A variety of formal and informal groups are still meeting and doing their own work, some designed to find the middle ground and some designed to pull talks to the left or right. Here’s a look at the key players across the political spectrum that have taken the lead.

More: http://www.cnn.com/2018/01/11/politics/key-players-immigration-congress/index.html”

*********************************************

I’ve been saying for some time now that a “Wall for Dreamers” deal might be the best the Dems can do. As the Post points out, although the “The Wall” probably is “overkill” in terms of border security, at least the money gets us something in return: the Dreamers are one of our country’s most valuable assets. People over “things.” Or, as we used to say in college, “nothing gets broken, no-one gets hurt.”

Whether or not the “deal” outlined by the Post is actually out there to be “closed” remains to be seen. It apparently would only address two of the four “pillars” described by Tal and Ashley. That seems entirely reasonable to me; but, of course, I’m not one of the negotiators. And, Trump said he would “sign anything that Congress sends him” on the topic.

PWS

01-11-18

DANA MILBANK @ WASHPOST: “DREAMERS” NEED TO “COOL IT” AND STOP ATTACKING THEIR ALLIES!

https://www.washingtonpost.com/opinions/dreamers-need-to-get-out-of-their-own-way/2018/01/09/85a999a4-f58b-11e7-beb6-c8d48830c54d_story.html?utm_term=.4494c7762a33

Milbank writes:

“Once again, the left is eating its own.

Democrats are in a good position as they negotiate with President Trump and the congressional majority over their legislative priorities for the next couple of months: children’s health care, nondefense spending, disaster relief and legalization of the “dreamers,” that group of immigrants brought here illegally as children. They also are within reach of retaking both chambers of Congress in November.

But the dreamers have decided to give the Democrats a rude awakening.

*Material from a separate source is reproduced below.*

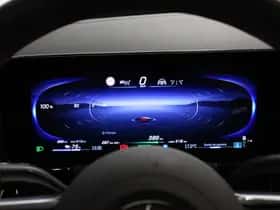 Mercedes-Benz EQA (2025) thumbnail 20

When lawmakers reached a short-term, bipartisan deal last month to keep the government funded, United We Dream, the organization leading the campaign to legalize the dreamers, launched an all-out attack on Democrats for failing to insist that Deferred Action for Childhood Arrivals legislation be included in the spending bill.

The group declared the 17 Senate Democrats who voted for the bill the “Deportation Caucus” and, in a social-media barrage, said they “voted to deport young immigrants.”

United We Dream also fired off a tweet praising conservative Sen. Mike Lee (R-Utah) “for voting NO on a spending bill that did not include a Dream Act. We see your commitment and we need you to continue fighting with young immigrants!”

This is bonkers.

Democrats — in and out of the supposed “Deportation Caucus” — support legalizing the dreamers. And Lee? His opposition to the spending bill had nothing to do with dreamers. He had called DACA “an illegal abuse of executive power.” Meanwhile, Trump, who created the artificial crisis by announcing he would end DACA, gets away with barely a scratch.

United We Dream deleted the pro-Lee tweet but continues to attack Democrats. There have been sit-ins and sometimes arrests at the offices of Democratic senators.”

*****************************************

Read Milbank’s complete op-ed at the link.

I think he makes a good point. Yes, “Dreamers” have been disappointed by the Dems on many prior occasions. I get that.

But, legislation, particularly in an area as complex and controversial as immigration, takes time and some give and take. In many ways, “timing is everything.” I previously noted that right before the Christmas recess would have been a particularly inopportune time from the Dems to “draw a line in the sand,” particularly if there is still some chance of a bipartisan bill that the President will sign.

The Dreamers are surely deserving, but also in many ways fortunate that the Dems (and some GOP legislators) have now put their future as perhaps the number one “must do” on their agenda. They should be careful not to “blow it” by making life difficult for those committed to helping them.